* BEGIN DATA FOR THIS TASK *

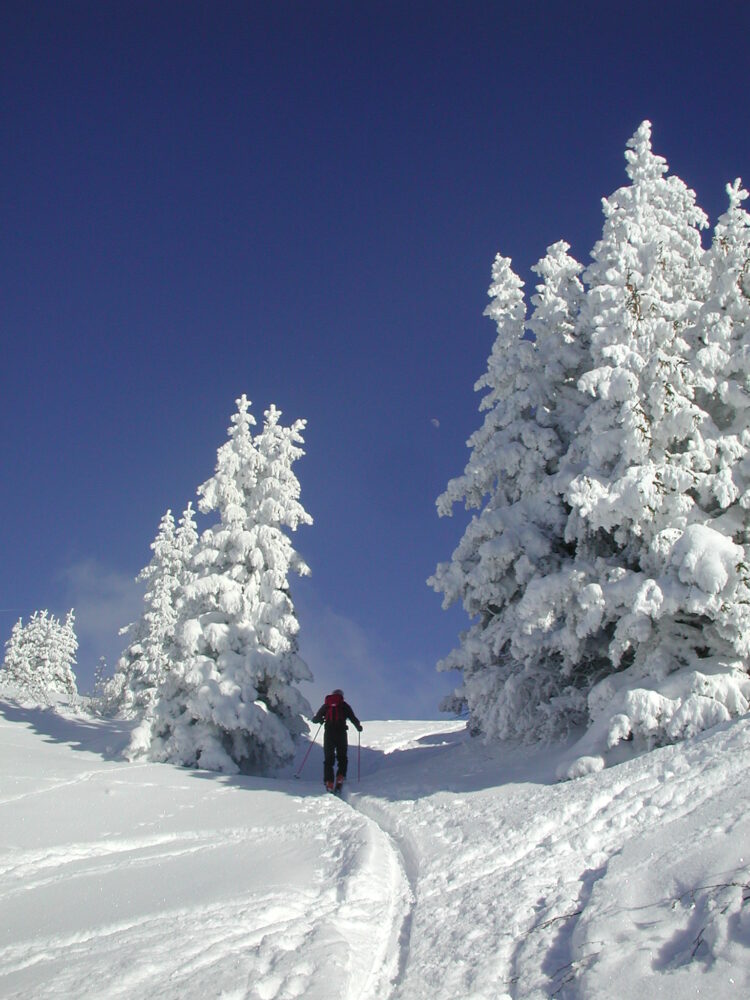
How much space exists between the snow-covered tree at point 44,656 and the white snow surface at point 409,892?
5011 centimetres

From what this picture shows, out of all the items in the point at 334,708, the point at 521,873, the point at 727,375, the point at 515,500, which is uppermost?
the point at 727,375

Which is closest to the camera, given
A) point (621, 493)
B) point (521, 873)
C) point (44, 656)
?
point (521, 873)

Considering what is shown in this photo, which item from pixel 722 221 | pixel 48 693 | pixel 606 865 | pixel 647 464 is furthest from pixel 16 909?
pixel 48 693

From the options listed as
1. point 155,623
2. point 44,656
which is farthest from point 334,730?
point 44,656

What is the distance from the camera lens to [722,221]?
13789mm

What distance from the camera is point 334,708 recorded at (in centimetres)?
1716

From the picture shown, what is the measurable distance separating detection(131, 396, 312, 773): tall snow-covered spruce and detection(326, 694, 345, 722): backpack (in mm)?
2981

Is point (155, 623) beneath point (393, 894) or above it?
above

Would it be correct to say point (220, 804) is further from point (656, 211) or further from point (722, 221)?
point (656, 211)

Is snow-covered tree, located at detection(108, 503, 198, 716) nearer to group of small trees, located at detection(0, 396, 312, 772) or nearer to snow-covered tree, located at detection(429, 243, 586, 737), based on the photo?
group of small trees, located at detection(0, 396, 312, 772)

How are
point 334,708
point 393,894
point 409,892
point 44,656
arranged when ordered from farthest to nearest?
point 44,656, point 334,708, point 409,892, point 393,894

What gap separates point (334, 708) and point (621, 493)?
9.39 metres

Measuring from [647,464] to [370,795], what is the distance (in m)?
8.83

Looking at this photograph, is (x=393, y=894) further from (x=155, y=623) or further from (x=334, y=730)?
(x=155, y=623)
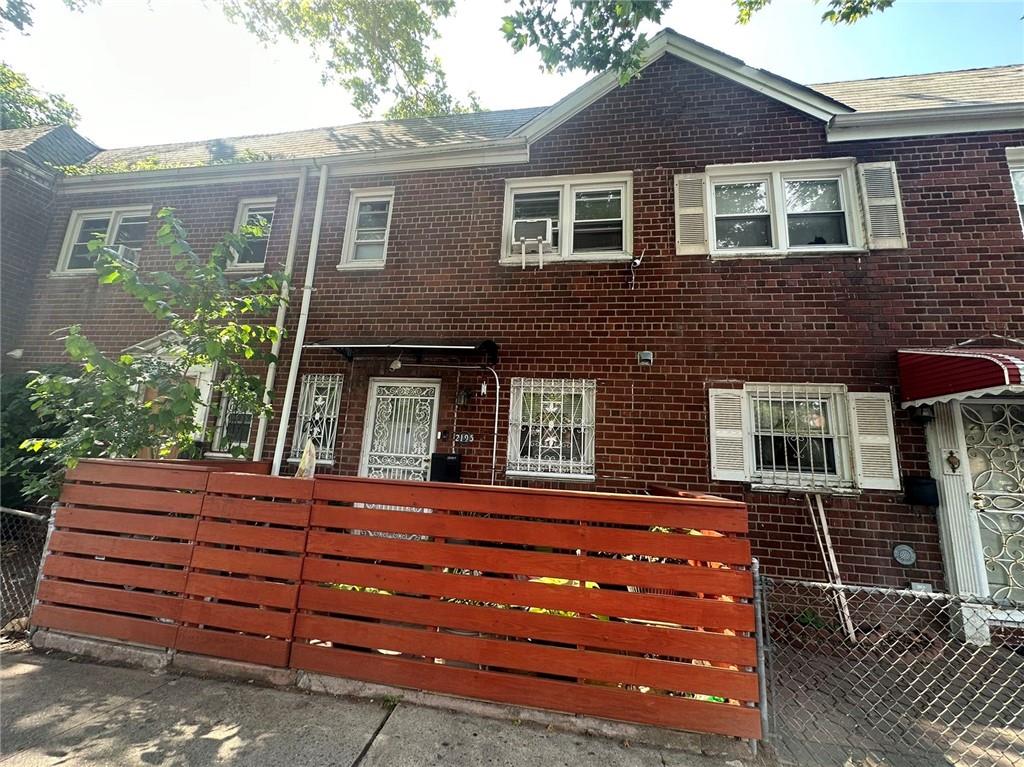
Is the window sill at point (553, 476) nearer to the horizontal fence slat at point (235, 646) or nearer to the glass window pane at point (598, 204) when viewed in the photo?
the horizontal fence slat at point (235, 646)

* END DATA FOR THIS TASK *

| WHAT THE EXERCISE ASKS |
Reproduce the full listing faithfully, but do not carry over any pictures.

| EXERCISE SOLUTION |
How much space exists between the snow-covered tree at point 44,656 and the white snow surface at point 409,892?
5011 centimetres

From what this picture shows, out of all the items in the point at 334,708, the point at 521,873, the point at 727,375, the point at 515,500, which is uppermost?
the point at 727,375

Which is closest to the camera, given
A) point (621, 493)
B) point (521, 873)
C) point (44, 656)
?
point (521, 873)

Considering what is shown in this photo, which item from pixel 722 221 | pixel 48 693 | pixel 606 865 | pixel 647 464 is furthest from pixel 16 909?
pixel 48 693

From the options listed as
1. point 155,623
2. point 44,656
which is farthest from point 334,730?
point 44,656

What is the distance from the camera lens to [722,221]?
13789mm

What distance from the camera is point 334,708 recorded at (in centimetres)?
1716

From the picture shown, what is the measurable distance separating detection(131, 396, 312, 773): tall snow-covered spruce and detection(326, 694, 345, 722): backpack (in mm)?
2981

Is point (155, 623) beneath point (393, 894) or above it?
above

Would it be correct to say point (220, 804) is further from point (656, 211) or further from point (722, 221)?
point (656, 211)

Is snow-covered tree, located at detection(108, 503, 198, 716) nearer to group of small trees, located at detection(0, 396, 312, 772) or nearer to snow-covered tree, located at detection(429, 243, 586, 737), based on the photo?
group of small trees, located at detection(0, 396, 312, 772)

How are
point 334,708
point 393,894
point 409,892
point 44,656
arranged when ordered from farthest to nearest?
point 44,656, point 334,708, point 409,892, point 393,894

What gap separates point (334, 708) and point (621, 493)?
9.39 metres

Measuring from [647,464] to [370,795], what is the distance (in m)?
8.83

Looking at this photograph, is (x=393, y=894) further from (x=155, y=623) or further from (x=334, y=730)?
(x=155, y=623)
Is the window sill at point (553, 476) nearer to the horizontal fence slat at point (235, 646) or nearer to the glass window pane at point (598, 204) when viewed in the photo?
the horizontal fence slat at point (235, 646)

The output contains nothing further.